■ Direction: Using the entries below, return word for word the lines from the one containing "Is pixel 95" up to and including the last.

■ Records shown:

———

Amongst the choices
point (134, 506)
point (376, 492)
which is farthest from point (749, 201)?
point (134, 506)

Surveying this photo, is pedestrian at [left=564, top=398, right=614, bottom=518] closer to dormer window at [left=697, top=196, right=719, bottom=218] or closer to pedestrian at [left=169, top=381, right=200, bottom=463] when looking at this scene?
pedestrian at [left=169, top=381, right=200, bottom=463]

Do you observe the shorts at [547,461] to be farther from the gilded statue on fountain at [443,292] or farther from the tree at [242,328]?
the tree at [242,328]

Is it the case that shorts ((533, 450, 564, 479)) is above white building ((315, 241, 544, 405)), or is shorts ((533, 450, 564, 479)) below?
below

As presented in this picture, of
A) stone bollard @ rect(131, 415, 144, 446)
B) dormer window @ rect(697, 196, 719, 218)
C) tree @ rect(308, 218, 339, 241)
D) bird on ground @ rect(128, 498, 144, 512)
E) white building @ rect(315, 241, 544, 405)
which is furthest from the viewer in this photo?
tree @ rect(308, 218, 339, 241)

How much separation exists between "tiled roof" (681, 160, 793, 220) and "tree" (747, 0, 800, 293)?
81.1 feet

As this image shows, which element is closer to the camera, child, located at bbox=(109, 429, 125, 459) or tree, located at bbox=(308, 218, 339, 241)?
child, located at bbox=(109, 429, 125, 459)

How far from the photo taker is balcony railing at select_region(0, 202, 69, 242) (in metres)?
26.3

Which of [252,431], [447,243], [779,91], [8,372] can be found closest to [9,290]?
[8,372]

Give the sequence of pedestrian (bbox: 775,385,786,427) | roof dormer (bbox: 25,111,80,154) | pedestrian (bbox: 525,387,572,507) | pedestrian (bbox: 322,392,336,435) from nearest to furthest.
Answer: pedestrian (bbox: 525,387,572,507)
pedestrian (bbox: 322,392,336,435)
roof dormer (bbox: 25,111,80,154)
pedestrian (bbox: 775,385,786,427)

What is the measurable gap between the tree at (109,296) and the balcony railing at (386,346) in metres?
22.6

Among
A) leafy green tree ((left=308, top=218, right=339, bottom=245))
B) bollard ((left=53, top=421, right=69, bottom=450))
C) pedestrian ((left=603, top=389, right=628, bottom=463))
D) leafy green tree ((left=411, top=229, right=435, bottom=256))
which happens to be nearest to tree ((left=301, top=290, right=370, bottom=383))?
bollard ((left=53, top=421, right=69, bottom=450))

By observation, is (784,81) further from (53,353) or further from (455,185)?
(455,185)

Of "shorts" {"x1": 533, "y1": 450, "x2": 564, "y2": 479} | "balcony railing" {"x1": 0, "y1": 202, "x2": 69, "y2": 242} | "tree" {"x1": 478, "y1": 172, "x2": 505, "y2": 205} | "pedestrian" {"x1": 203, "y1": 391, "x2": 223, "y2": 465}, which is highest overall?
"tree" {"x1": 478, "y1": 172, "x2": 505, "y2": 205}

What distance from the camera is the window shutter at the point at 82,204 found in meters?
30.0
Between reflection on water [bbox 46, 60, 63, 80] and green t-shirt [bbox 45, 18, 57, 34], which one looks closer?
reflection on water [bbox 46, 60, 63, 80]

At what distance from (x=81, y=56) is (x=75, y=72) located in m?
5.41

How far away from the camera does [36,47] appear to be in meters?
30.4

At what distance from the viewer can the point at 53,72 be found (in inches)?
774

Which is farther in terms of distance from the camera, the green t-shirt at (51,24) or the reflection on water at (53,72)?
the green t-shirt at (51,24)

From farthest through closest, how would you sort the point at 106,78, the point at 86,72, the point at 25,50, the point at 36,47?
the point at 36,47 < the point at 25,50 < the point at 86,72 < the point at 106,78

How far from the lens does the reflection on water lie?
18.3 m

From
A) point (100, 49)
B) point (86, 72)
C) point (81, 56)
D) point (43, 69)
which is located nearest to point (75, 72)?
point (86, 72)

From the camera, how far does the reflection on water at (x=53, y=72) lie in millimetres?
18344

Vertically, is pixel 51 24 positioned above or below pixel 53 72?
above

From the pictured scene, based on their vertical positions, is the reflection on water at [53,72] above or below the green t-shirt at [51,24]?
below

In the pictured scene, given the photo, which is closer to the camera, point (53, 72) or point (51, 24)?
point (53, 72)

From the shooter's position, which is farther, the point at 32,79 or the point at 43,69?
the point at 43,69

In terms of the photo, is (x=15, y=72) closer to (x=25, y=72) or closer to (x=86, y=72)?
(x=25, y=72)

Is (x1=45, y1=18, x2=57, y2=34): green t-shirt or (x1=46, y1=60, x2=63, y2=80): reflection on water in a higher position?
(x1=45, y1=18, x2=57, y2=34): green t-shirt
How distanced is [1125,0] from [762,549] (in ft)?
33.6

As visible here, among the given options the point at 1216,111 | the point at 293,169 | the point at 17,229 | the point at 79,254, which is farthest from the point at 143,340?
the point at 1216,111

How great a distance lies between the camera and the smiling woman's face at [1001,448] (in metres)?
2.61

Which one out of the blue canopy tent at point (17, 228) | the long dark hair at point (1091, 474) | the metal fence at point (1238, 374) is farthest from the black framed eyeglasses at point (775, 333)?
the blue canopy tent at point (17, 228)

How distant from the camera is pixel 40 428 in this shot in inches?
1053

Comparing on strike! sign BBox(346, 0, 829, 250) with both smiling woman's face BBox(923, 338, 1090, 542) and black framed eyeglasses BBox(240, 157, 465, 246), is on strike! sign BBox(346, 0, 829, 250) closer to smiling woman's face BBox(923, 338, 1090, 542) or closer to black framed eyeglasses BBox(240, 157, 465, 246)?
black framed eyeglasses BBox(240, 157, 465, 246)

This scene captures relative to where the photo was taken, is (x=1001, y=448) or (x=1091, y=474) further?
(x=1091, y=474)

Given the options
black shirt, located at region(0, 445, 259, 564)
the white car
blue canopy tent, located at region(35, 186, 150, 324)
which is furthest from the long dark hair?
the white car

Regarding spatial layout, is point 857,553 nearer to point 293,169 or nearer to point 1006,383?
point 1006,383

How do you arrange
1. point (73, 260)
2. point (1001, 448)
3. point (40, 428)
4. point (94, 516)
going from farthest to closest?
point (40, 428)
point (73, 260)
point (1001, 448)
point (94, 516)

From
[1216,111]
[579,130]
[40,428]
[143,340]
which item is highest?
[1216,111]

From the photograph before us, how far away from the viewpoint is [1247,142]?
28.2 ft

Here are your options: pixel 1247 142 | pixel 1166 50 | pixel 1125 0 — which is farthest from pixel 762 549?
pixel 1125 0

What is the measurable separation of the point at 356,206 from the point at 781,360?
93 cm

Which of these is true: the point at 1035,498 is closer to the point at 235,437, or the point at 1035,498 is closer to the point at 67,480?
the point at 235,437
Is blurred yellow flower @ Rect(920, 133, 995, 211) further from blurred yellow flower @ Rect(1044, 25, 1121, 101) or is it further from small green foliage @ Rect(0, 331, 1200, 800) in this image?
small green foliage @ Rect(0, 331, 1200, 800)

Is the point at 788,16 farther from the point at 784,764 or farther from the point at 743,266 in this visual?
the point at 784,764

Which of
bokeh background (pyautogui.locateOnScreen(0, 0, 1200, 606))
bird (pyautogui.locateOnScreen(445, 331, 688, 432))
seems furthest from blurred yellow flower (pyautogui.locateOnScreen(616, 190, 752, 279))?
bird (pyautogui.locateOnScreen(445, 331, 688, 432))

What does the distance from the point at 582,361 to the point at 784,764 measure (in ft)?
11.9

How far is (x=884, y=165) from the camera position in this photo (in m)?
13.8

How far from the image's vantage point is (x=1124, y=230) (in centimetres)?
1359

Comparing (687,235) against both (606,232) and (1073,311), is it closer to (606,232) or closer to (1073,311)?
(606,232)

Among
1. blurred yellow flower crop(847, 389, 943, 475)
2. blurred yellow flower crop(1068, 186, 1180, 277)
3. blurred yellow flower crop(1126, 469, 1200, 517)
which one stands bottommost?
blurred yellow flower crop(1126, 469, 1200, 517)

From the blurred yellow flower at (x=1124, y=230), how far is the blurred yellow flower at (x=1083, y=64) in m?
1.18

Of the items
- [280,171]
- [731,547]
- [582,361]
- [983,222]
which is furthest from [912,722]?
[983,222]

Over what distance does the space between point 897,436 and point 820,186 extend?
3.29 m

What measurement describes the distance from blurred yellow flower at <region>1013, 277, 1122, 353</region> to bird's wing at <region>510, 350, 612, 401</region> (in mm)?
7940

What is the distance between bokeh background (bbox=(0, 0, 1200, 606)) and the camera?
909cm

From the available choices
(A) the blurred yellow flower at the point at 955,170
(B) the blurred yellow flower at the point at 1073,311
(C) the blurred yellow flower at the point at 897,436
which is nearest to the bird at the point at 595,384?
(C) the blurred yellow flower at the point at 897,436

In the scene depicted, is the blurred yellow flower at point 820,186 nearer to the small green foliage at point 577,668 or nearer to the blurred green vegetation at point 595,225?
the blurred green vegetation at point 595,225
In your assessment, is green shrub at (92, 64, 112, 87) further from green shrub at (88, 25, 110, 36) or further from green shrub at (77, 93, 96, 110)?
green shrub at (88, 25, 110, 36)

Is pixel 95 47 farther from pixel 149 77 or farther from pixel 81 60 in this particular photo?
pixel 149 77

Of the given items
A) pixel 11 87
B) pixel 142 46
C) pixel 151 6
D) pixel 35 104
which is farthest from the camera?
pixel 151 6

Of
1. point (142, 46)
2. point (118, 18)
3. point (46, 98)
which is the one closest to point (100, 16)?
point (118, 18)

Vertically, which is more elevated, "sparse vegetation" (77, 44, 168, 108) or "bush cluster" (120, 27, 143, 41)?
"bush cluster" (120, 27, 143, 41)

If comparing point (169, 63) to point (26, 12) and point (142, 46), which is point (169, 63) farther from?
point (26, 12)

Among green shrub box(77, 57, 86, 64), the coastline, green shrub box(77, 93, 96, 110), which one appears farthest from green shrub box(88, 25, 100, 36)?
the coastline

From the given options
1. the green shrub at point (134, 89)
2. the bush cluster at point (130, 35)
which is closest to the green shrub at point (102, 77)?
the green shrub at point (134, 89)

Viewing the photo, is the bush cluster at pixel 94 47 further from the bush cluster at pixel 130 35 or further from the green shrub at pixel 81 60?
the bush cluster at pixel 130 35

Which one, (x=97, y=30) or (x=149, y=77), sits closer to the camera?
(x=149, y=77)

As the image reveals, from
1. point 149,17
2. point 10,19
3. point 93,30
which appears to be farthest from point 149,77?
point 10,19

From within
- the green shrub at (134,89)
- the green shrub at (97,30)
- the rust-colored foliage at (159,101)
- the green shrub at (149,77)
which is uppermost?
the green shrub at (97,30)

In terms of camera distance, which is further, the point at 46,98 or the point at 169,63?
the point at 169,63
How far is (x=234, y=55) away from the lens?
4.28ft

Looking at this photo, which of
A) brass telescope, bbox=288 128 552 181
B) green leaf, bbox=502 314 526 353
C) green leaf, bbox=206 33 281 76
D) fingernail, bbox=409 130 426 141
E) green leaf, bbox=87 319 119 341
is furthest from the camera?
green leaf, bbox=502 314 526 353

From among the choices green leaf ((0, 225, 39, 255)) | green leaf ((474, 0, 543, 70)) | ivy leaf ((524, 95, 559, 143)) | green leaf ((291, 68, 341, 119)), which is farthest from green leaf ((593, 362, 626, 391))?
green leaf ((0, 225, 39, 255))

———

■ Solution for this task:
Is pixel 95 47 farther from pixel 149 77 or farther from pixel 81 60 in this particular photo?
pixel 149 77

Of the given items
A) pixel 11 87
B) pixel 142 46
C) pixel 151 6
D) pixel 35 104
which is farthest from the camera?
pixel 151 6

Of
1. point (142, 46)
2. point (118, 18)
3. point (46, 98)
which is the one closest to point (100, 16)?
point (118, 18)

Vertically, which is more elevated, "sparse vegetation" (77, 44, 168, 108) or "bush cluster" (120, 27, 143, 41)?
"bush cluster" (120, 27, 143, 41)

If comparing point (169, 63) to point (26, 12) and point (142, 46), which is point (169, 63) farther from?
point (26, 12)

Among green shrub box(77, 57, 86, 64), the coastline, green shrub box(77, 93, 96, 110), which one appears farthest from green shrub box(88, 25, 100, 36)?
the coastline

From the given options
1. the green shrub at point (134, 89)
2. the bush cluster at point (130, 35)
which is closest to the green shrub at point (102, 77)?
the green shrub at point (134, 89)

Viewing the photo, is the bush cluster at pixel 94 47 further from the bush cluster at pixel 130 35 or further from the green shrub at pixel 81 60?
the bush cluster at pixel 130 35

Which one, (x=97, y=30) or (x=149, y=77), sits closer to the camera?
(x=149, y=77)

As the image reveals, from
1. point 149,17
2. point 10,19
3. point 93,30
which appears to be farthest from point 149,77?
point 10,19

From within
- the green shrub at (134,89)
- the green shrub at (97,30)
- the rust-colored foliage at (159,101)
- the green shrub at (149,77)
which is uppermost?
the green shrub at (97,30)

In terms of camera distance, which is further, the point at 46,98 or the point at 169,63?
the point at 169,63
How far is (x=234, y=55) away from the lens?
4.28ft

Looking at this photo, which of
A) brass telescope, bbox=288 128 552 181
B) green leaf, bbox=502 314 526 353
C) green leaf, bbox=206 33 281 76
D) fingernail, bbox=409 130 426 141
E) green leaf, bbox=87 319 119 341
is furthest from the camera?
green leaf, bbox=502 314 526 353

From among the choices green leaf ((0, 225, 39, 255)) | green leaf ((474, 0, 543, 70)) | ivy leaf ((524, 95, 559, 143)) | green leaf ((291, 68, 341, 119)), which is farthest from green leaf ((593, 362, 626, 391))?
green leaf ((0, 225, 39, 255))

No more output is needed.